> **Extracted data entries**
================================
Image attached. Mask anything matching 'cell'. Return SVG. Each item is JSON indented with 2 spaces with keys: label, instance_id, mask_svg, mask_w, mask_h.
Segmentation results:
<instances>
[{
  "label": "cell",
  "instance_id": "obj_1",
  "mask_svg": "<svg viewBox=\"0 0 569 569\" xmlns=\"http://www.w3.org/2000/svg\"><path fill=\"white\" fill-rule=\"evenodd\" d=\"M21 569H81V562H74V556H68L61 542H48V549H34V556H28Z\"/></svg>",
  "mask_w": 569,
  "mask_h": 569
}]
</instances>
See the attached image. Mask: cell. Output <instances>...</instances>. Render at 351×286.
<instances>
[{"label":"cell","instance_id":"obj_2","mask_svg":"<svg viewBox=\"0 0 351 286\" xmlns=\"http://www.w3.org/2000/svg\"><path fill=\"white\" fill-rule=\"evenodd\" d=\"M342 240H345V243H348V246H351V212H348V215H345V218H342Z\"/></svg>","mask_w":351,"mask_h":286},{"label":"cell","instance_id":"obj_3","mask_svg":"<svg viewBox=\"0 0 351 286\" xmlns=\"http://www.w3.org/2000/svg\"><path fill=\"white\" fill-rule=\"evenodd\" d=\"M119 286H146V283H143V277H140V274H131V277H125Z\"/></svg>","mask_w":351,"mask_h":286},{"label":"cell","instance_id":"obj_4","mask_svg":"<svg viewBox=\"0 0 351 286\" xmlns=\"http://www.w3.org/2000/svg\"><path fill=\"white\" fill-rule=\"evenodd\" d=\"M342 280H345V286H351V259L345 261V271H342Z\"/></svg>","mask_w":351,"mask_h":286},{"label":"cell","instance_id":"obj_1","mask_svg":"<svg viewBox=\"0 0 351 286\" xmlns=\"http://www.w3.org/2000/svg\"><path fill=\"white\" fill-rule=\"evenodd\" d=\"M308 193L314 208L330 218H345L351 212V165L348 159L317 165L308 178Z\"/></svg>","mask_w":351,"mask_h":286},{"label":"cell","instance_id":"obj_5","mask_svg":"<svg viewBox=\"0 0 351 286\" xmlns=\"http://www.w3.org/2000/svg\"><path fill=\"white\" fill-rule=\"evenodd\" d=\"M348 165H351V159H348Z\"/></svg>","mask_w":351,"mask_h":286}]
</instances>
================================
Could you render every line of the material above as a Markdown table with the columns "Row" and "Line," numbering the rows and skipping blank lines?

> **Solution for this problem**
| Row | Line |
|---|---|
| 1 | Image attached. Mask anything matching 'cell'. Return SVG. Each item is JSON indented with 2 spaces with keys: label, instance_id, mask_svg, mask_w, mask_h. |
| 2 | Segmentation results: |
| 3 | <instances> |
| 4 | [{ |
| 5 |   "label": "cell", |
| 6 |   "instance_id": "obj_1", |
| 7 |   "mask_svg": "<svg viewBox=\"0 0 569 569\" xmlns=\"http://www.w3.org/2000/svg\"><path fill=\"white\" fill-rule=\"evenodd\" d=\"M21 569H81V562H74V556H68L61 542H48V549H34V556H28Z\"/></svg>", |
| 8 |   "mask_w": 569, |
| 9 |   "mask_h": 569 |
| 10 | }] |
| 11 | </instances> |
| 12 | See the attached image. Mask: cell. Output <instances>...</instances>. Render at 351×286. |
| 13 | <instances> |
| 14 | [{"label":"cell","instance_id":"obj_2","mask_svg":"<svg viewBox=\"0 0 351 286\" xmlns=\"http://www.w3.org/2000/svg\"><path fill=\"white\" fill-rule=\"evenodd\" d=\"M342 240H345V243H348V246H351V212H348V215H345V218H342Z\"/></svg>","mask_w":351,"mask_h":286},{"label":"cell","instance_id":"obj_3","mask_svg":"<svg viewBox=\"0 0 351 286\" xmlns=\"http://www.w3.org/2000/svg\"><path fill=\"white\" fill-rule=\"evenodd\" d=\"M119 286H146V283H143V277H140V274H131V277H125Z\"/></svg>","mask_w":351,"mask_h":286},{"label":"cell","instance_id":"obj_4","mask_svg":"<svg viewBox=\"0 0 351 286\" xmlns=\"http://www.w3.org/2000/svg\"><path fill=\"white\" fill-rule=\"evenodd\" d=\"M342 280H345V286H351V259L345 261V271H342Z\"/></svg>","mask_w":351,"mask_h":286},{"label":"cell","instance_id":"obj_1","mask_svg":"<svg viewBox=\"0 0 351 286\" xmlns=\"http://www.w3.org/2000/svg\"><path fill=\"white\" fill-rule=\"evenodd\" d=\"M308 193L314 208L330 218H345L351 212V165L348 159L317 165L308 178Z\"/></svg>","mask_w":351,"mask_h":286},{"label":"cell","instance_id":"obj_5","mask_svg":"<svg viewBox=\"0 0 351 286\" xmlns=\"http://www.w3.org/2000/svg\"><path fill=\"white\" fill-rule=\"evenodd\" d=\"M348 165H351V159H348Z\"/></svg>","mask_w":351,"mask_h":286}] |
| 15 | </instances> |